Excerpt provided:
I can honestly say that I was never afraid to come home in the evening, even after Stieg began to focus on right-wing extremists and we started receiving threats. We had the whole world at our doorstep, we didn’t need to travel abroad. In fact, when we moved into Stockholm proper in
1991, it was a real culture shock to find ourselves in a city that was so ethnically homogeneous.

 

IN ADDITION
to politics, Stieg and I had long shared a common passion for science fiction. Our favorite authors were Robert Heinlein and Samuel R. Delany, and I had translated into Swedish Philip K. Dick’s
The Man in the High Castle
, which describes what the world would be like if the Nazis had won World War II. As soon as we’d moved to Stockholm, we’d joined the largest Swedish science fiction fan club, the SFSF (Skandinavisk Förening för Science Fiction), a friendly and varied collection of likeable weirdos, all of them crazy about SF. We fit right in. For two years, we were the editors in chief of
Fanac
, the SFSF newsletter, and from time to time we managed the association’s science fiction bookstore on Kungsholmen, a large island to the northwest of Södermalm in Lake Mälaren and part of the city of Stockholm. As business ventures go, the bookstore and newsletter were duds, but that wasn’t important, because
fandom is a way of life
. We were dreamers, fascinated by the alternative universes we found in that literature. Especially when they became real on the Internet. Published in 1992, Neal Stephenson’s
Snow Crash
is a good example of the cyberpunk milieu reflected in the cybernetic world of the hacker republic in which Lisbeth Salander is a model citizen.

Stored records:

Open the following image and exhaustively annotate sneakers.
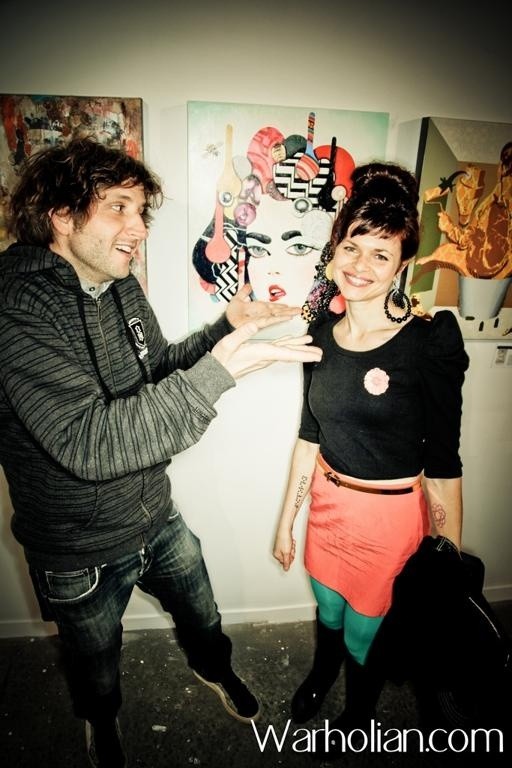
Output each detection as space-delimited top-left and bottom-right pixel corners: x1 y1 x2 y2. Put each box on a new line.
81 713 128 767
193 671 261 723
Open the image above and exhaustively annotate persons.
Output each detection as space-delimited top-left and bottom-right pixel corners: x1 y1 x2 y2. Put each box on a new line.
1 139 322 768
193 113 355 308
272 162 470 752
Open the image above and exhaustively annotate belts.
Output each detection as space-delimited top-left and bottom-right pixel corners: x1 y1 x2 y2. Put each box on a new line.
318 455 422 496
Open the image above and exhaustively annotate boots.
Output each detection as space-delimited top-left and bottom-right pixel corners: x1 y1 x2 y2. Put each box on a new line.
313 662 373 759
291 607 345 724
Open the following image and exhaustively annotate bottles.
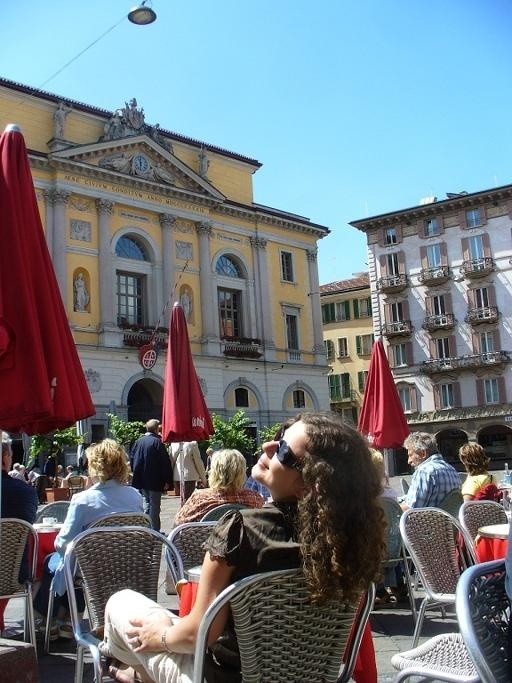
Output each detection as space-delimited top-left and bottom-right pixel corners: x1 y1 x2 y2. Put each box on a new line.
502 461 511 485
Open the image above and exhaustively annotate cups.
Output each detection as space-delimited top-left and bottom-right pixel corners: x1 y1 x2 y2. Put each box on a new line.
41 516 58 524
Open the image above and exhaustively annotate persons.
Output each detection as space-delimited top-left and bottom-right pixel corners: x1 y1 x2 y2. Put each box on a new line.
149 161 175 184
53 101 73 138
31 437 150 640
102 98 160 143
100 152 134 171
0 414 511 683
98 411 388 683
198 145 211 180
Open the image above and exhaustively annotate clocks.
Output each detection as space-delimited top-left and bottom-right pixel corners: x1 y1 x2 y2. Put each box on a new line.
134 155 151 174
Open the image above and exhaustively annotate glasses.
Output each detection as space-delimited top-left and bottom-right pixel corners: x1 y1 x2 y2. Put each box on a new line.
274 424 305 475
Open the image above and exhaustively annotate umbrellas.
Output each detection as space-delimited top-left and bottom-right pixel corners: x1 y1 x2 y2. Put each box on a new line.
355 342 408 482
162 300 211 505
0 123 96 438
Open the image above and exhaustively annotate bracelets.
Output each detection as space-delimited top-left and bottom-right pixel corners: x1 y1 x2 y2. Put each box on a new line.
160 626 172 654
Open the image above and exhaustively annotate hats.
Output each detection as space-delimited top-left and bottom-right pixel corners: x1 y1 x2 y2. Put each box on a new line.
145 418 160 432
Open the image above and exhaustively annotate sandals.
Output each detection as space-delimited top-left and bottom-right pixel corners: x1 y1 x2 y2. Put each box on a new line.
375 592 393 609
33 619 57 641
106 657 141 683
54 620 74 639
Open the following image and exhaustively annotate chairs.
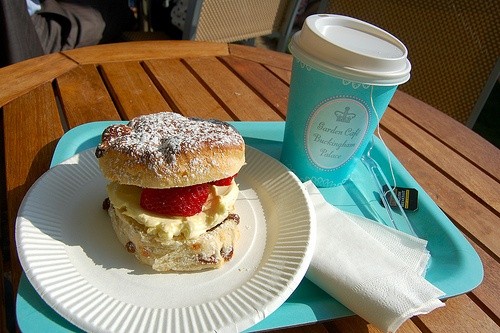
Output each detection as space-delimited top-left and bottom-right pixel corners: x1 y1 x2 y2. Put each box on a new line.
150 0 308 53
318 0 500 130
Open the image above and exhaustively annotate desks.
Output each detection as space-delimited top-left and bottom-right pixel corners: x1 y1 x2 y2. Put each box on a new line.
0 40 500 333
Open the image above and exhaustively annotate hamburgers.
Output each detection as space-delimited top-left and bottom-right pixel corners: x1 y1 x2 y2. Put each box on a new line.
95 111 245 271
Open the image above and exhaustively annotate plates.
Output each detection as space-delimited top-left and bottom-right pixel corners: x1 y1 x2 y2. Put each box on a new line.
14 144 315 333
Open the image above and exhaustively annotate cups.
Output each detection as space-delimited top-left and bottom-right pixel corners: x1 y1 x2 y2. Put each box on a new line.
280 13 412 187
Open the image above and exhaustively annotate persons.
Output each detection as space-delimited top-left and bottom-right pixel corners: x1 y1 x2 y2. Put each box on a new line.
26 0 105 55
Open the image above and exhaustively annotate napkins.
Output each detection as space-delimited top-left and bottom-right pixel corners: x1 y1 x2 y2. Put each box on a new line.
302 180 446 333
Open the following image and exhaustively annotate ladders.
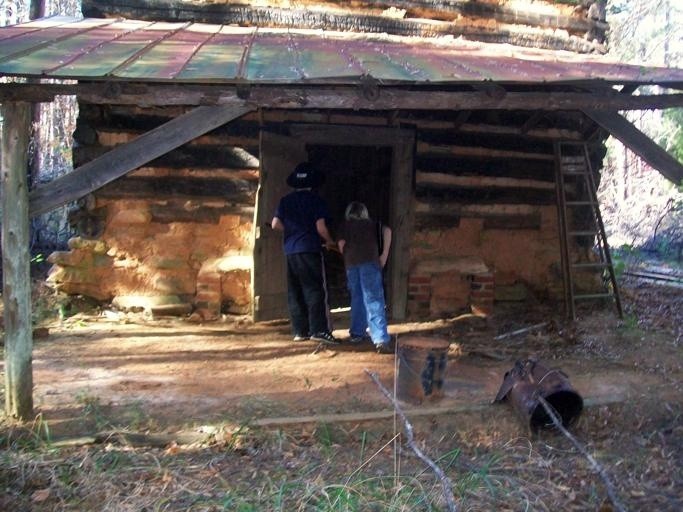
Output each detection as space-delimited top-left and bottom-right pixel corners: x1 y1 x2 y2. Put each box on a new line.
555 138 638 324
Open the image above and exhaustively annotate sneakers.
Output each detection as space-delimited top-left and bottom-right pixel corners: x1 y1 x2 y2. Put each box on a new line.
294 330 342 345
350 332 369 343
375 343 393 353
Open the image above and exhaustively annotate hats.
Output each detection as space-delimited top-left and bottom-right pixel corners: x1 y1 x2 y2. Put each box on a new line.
285 161 324 188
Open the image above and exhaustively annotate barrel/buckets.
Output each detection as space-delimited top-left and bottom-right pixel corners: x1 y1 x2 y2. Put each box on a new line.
396 334 449 406
508 360 583 438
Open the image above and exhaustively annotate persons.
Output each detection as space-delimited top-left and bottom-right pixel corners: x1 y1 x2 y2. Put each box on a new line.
336 202 392 353
271 160 342 344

Set task 1: Repeat word for word the part of the passage about Stieg that begins at the words "I can honestly" and stops after "so ethnically homogeneous.".
Set task 2: Condense the paragraph of the passage about Stieg that opens with "In addition to politics" into a short bulleted list of its main facts.
The records play no part in what follows.

Worked answer 1:
I can honestly say that I was never afraid to come home in the evening, even after Stieg began to focus on right-wing extremists and we started receiving threats. We had the whole world at our doorstep, we didn’t need to travel abroad. In fact, when we moved into Stockholm proper in
1991, it was a real culture shock to find ourselves in a city that was so ethnically homogeneous.

Worked answer 2:
- Besides politics, the couple shared a passion for science fiction. Their favorite authors were Robert Heinlein and Samuel R. Delany.
- The narrator had translated Philip K. Dick's *The Man in the High Castle*, about a world where the Nazis won World War II, into Swedish.
- After moving to Stockholm, they joined the SFSF (Skandinavisk Förening för Science Fiction), Sweden's largest science fiction fan club.
- For two years they were editors in chief of the club's newsletter, *Fanac*. At times they also managed its bookstore on Kungsholmen.
- Both ventures were commercial duds, but that did not matter, because fandom was a way of life.
- They were dreamers drawn to the alternative universes of the genre, especially once those universes became real on the Internet.
- Neal Stephenson's *Snow Crash* (1992) exemplifies the cyberpunk milieu behind the hacker republic in which Lisbeth Salander is a model citizen.